(Beginning of PROVIDED TEXT)

Still More About The Misuse Of Science
Charles Krauthammer takes a look at an article in the newly re-launched New Republic. He identifies an entirely new syndrome - Bush Derangement Syndrome - Cheney Variant.
"What is wrong with Dick Cheney?" asks Michelle Cottle in the inaugural issue of the newly relaunched New Republic. She then spends the next 1,900 words marshaling evidence suggesting that his cardiac disease has left him demented and mentally disordered.
The charming part of this not-to-be-missed article (titled "Heart of Darkness," no less) is that it is framed as an exercise in compassion. Since Cottle knows that the only way for her New Republic readers to understand Cheney is that he is evil — "next time you see Cheney behaving oddly, don't automatically assume that he's a bad man," she advises — surely the generous thing for a liberal to do is write him off as simply nuts. In the wonderland of liberalism, Cottle is trying to make the case for Cheney by offering the insanity defense……
……I was at first inclined to pass off Cottle's piece as a weird put-on — when people become particularly deranged about this administration, it's hard to tell — but her earnest and lengthy piling on of medical research about dementia and cardiovascular disease suggests that she is quite serious.
And supremely silly. Such silliness has a pedigree, mind you. It is in the great tradition of the 1964 poll of psychiatrists that found Barry Goldwater clinically paranoid. Goldwater having become over the years the liberals' favorite conservative (because of his libertarianism), nary a word is heard today about him being mentally ill or about that shameful election-year misuse of medical authority by the psychiatrists who responded to the poll. The disease they saw in Goldwater was, in fact, deviation from liberalism, which remains today so incomprehensible to some that it must be explained by resort to arterial plaques and cardiac ejection fractions.

(End of PROVIDED TEXT)

WORK ORDER A:
In the commentary on the misuse of science, what is the title of Michelle Cottle's article about Dick Cheney?
WORK ORDER B:
Copy the passage in the commentary on the misuse of science starting with "And supremely silly." and going on through "cardiac ejection fractions.".
Answer from the commentary on the misuse of science alone, not from the listing.

(Beginning of DATASET EXCERPTS)

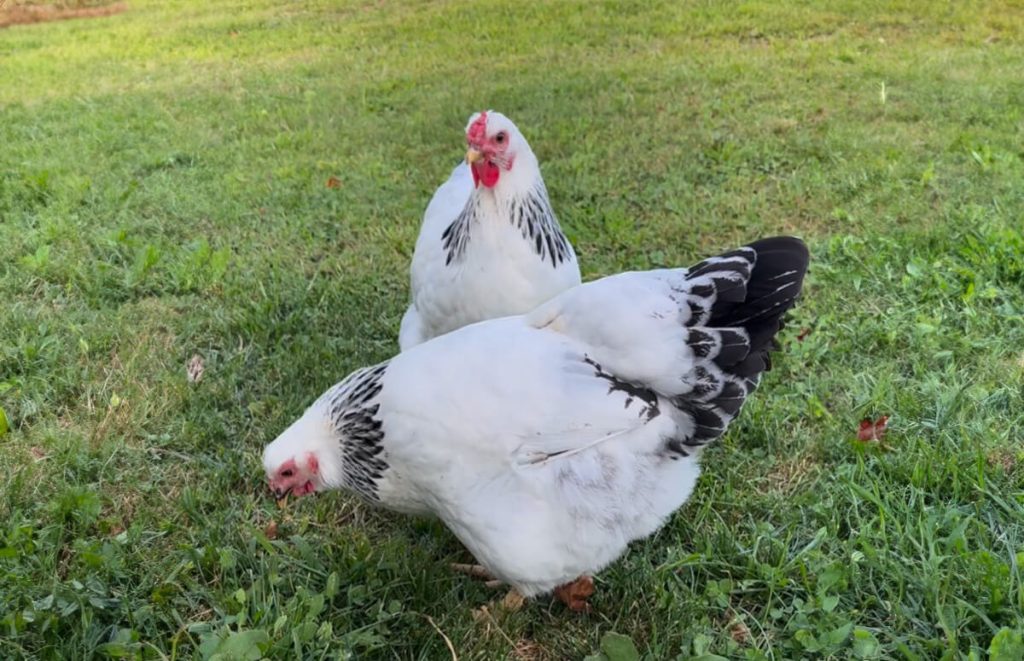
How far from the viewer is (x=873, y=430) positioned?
2.38 meters

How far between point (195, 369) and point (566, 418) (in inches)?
69.3

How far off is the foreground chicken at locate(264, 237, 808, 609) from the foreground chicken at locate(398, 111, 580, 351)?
0.41 meters

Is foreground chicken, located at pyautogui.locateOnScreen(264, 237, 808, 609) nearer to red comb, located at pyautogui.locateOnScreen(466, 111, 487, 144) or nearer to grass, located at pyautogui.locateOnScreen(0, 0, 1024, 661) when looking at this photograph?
grass, located at pyautogui.locateOnScreen(0, 0, 1024, 661)

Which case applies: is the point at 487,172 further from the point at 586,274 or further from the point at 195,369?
the point at 195,369

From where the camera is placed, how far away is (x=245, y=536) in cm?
212

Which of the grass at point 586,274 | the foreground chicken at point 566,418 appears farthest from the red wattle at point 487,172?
the grass at point 586,274

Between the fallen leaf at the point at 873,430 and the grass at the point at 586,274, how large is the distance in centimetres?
3

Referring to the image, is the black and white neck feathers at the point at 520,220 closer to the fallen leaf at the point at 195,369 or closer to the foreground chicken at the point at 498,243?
the foreground chicken at the point at 498,243

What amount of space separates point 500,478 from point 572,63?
227 inches

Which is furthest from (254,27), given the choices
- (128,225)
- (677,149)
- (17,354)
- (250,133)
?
(17,354)

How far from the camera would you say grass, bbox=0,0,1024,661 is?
186 centimetres

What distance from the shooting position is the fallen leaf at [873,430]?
2.36 meters

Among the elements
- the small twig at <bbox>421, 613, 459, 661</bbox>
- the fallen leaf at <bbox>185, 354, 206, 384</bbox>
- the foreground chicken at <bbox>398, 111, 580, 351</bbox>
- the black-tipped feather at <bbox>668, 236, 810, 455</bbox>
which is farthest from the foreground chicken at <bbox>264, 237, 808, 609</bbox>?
the fallen leaf at <bbox>185, 354, 206, 384</bbox>

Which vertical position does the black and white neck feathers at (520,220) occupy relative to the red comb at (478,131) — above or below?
below
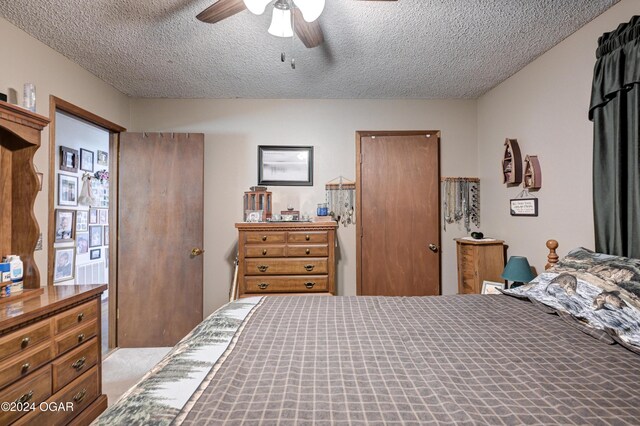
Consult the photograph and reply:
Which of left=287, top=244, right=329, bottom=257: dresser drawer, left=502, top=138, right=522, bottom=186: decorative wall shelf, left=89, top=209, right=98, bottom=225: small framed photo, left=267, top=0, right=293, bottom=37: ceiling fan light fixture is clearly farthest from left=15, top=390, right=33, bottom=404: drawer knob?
left=502, top=138, right=522, bottom=186: decorative wall shelf

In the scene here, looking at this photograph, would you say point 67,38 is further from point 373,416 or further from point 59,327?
point 373,416

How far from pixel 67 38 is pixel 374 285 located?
333 centimetres

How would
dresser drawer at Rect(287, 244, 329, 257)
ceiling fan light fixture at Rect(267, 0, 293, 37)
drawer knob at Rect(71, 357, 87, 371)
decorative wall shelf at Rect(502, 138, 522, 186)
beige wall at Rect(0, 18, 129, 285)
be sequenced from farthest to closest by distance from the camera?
dresser drawer at Rect(287, 244, 329, 257)
decorative wall shelf at Rect(502, 138, 522, 186)
beige wall at Rect(0, 18, 129, 285)
drawer knob at Rect(71, 357, 87, 371)
ceiling fan light fixture at Rect(267, 0, 293, 37)

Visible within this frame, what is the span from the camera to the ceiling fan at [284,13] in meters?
1.50

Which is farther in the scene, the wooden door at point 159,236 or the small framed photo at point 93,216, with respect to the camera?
the small framed photo at point 93,216

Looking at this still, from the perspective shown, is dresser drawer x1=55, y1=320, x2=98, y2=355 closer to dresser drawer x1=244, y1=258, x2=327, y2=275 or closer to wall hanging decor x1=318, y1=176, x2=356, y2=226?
dresser drawer x1=244, y1=258, x2=327, y2=275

(End of DATASET EXCERPTS)

SOLUTION A:
"Heart of Darkness"

SOLUTION B:
And supremely silly. Such silliness has a pedigree, mind you. It is in the great tradition of the 1964 poll of psychiatrists that found Barry Goldwater clinically paranoid. Goldwater having become over the years the liberals' favorite conservative (because of his libertarianism), nary a word is heard today about him being mentally ill or about that shameful election-year misuse of medical authority by the psychiatrists who responded to the poll. The disease they saw in Goldwater was, in fact, deviation from liberalism, which remains today so incomprehensible to some that it must be explained by resort to arterial plaques and cardiac ejection fractions.